_Exercise instructions_:
#1 According to the post on embedded audio metadata, which organization develops and maintains BWF MetaEdit?
#2 Duplicate the passage of the post on embedded audio metadata starting with "This guest post" and going on through "Library of Congress.".

Collaborations with Embedded Audio Metadata: Reusing Cue Chunk Data for IIIF Web Annotations

This guest post details research and preservation collaboration and is co-written by Tanya Clement at University of Texas at Austin; Sara Brumfield and Ben Brumfield at Brumfield Labs; Charles Hosale at American Folklife Center at the Library of Congress; Dave Walker at Smithsonian Center for Folklife and Cultural Heritage; Meghan Ferriter of LC Labs; and Kate Murray of Digital Collections Management and Services at the Library of Congress. 

In 2020-2021,  FADGI (Federal Agencies Digital Guidelines Initiative) – a collaborative group of 20 US federal agencies led by the Library of Congress – updated their well-known Guidelines for Embedding Metadata in Broadcast WAVE Files to, among other things, add the option to insert ‘Cue points’ in Broadcast WAVE files along with contextual embedded metadata. These guidelines are well-supported for implementation by the BWF MetaEdit open source application which was originally funded by the Library of Congress and FADGI in 2010 to support the first version of the FADGI guidelines. BWF MetaEdit is developed and maintained by MediaArea.

As the FADGI group was defining these metadata structure guidelines, we noted that some of this contextual information in the metadata is much the same type of information included in IIIF Annotation Layers. We first saw the link when looking for models to “code” the information in the BWF MetaEdit element ‘ltxt’ (described below) and came across the SENT metadata structure (speaker, environment, note, transcription) for IIIF Annotation Layers which was developed by Kylie Warkentin at the University of Texas at Austin in the AudiAnnotate project. FADGI extended this model to include a fifth code for “other.” With the four-character limit defined by the format, the codes FADGI uses are:

  • spea = speaker; to indicate a specific speaker name  
  • envi= environment noises like mic feedback, laughter, paper rustling, echoes, etc 
  • note = notes about the recording (ex: “possible cut in recording”) 
  • tran = transcription 
  • othr = other
Screenshot of BWF MetaEdit Cue Editor software featuring rows of cue chunks and columns with metadata about start and stop times and description of content

Image 1: Sample adtl data embedded via BWF MetaEdit for Man-on-the-Street,” New York, New York, December 8, 1941 Identifier: AFC 1941/004: AFS 6362. Note the “tran” code in the PurposeID field to indicate that this is transcription data.

Additional sample files provided by the Library of Congress and the Smithsonian Center for Folklife and Cultural Heritage are available on FADGI Test Sample Files for IIIF Web Annotations Using AudiAnnotate.

As we looked beyond the SENT model, we discovered that we had more in common with the IIIF Web Annotations. Thanks to BWF MetaEdit, we could export the ‘adtl’ chunk contextual data that is created for preservation purposes. What if this same data could be reused for access by researchers?  It’s at this point that we started to collaborate with the AudiAnnotate project.

[Stored dataset items]

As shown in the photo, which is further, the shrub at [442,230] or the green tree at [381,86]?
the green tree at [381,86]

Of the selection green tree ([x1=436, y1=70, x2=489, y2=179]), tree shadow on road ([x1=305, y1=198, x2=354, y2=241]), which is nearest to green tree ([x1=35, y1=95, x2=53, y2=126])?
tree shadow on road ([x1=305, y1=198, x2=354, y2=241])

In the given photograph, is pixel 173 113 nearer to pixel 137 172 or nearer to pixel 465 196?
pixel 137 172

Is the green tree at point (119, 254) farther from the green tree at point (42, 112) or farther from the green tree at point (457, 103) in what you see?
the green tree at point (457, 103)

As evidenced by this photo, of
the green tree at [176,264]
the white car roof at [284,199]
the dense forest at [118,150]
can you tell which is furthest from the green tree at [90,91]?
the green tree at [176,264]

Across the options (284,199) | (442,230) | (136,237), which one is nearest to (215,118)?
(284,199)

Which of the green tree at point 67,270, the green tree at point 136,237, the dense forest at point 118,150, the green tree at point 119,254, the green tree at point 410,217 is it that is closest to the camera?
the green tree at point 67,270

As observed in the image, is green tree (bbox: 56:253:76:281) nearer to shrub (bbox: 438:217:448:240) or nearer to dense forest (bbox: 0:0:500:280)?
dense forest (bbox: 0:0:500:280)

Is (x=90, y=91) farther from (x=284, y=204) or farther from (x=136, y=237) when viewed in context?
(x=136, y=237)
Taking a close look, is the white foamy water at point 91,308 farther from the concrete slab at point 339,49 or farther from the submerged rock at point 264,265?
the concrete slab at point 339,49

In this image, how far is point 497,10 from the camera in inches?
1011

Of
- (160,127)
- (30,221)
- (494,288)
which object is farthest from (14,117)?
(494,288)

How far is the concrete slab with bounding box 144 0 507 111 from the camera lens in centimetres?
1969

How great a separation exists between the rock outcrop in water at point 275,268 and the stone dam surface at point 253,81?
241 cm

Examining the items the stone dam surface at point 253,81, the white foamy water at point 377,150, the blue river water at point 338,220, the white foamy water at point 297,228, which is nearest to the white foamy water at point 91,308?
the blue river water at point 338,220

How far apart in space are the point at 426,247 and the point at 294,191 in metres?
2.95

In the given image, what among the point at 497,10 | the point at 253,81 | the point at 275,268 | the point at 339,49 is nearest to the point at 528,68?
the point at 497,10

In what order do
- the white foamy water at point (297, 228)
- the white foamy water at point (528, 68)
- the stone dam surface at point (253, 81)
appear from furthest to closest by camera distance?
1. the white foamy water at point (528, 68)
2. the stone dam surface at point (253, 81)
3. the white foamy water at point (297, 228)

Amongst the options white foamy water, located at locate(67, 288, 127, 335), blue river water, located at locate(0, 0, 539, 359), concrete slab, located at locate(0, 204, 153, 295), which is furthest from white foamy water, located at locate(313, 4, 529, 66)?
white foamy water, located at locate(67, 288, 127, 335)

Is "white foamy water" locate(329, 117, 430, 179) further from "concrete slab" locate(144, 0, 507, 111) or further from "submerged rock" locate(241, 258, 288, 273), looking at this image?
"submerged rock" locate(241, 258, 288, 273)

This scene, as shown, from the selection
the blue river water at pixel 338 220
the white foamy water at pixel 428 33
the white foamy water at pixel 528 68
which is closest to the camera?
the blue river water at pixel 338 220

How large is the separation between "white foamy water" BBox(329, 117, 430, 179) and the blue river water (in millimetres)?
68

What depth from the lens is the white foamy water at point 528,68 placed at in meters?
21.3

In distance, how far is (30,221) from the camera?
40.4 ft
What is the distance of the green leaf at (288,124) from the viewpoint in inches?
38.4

_Completed exercise_:
#1 MediaArea

#2
This guest post details research and preservation collaboration and is co-written by Tanya Clement at University of Texas at Austin; Sara Brumfield and Ben Brumfield at Brumfield Labs; Charles Hosale at American Folklife Center at the Library of Congress; Dave Walker at Smithsonian Center for Folklife and Cultural Heritage; Meghan Ferriter of LC Labs; and Kate Murray of Digital Collections Management and Services at the Library of Congress.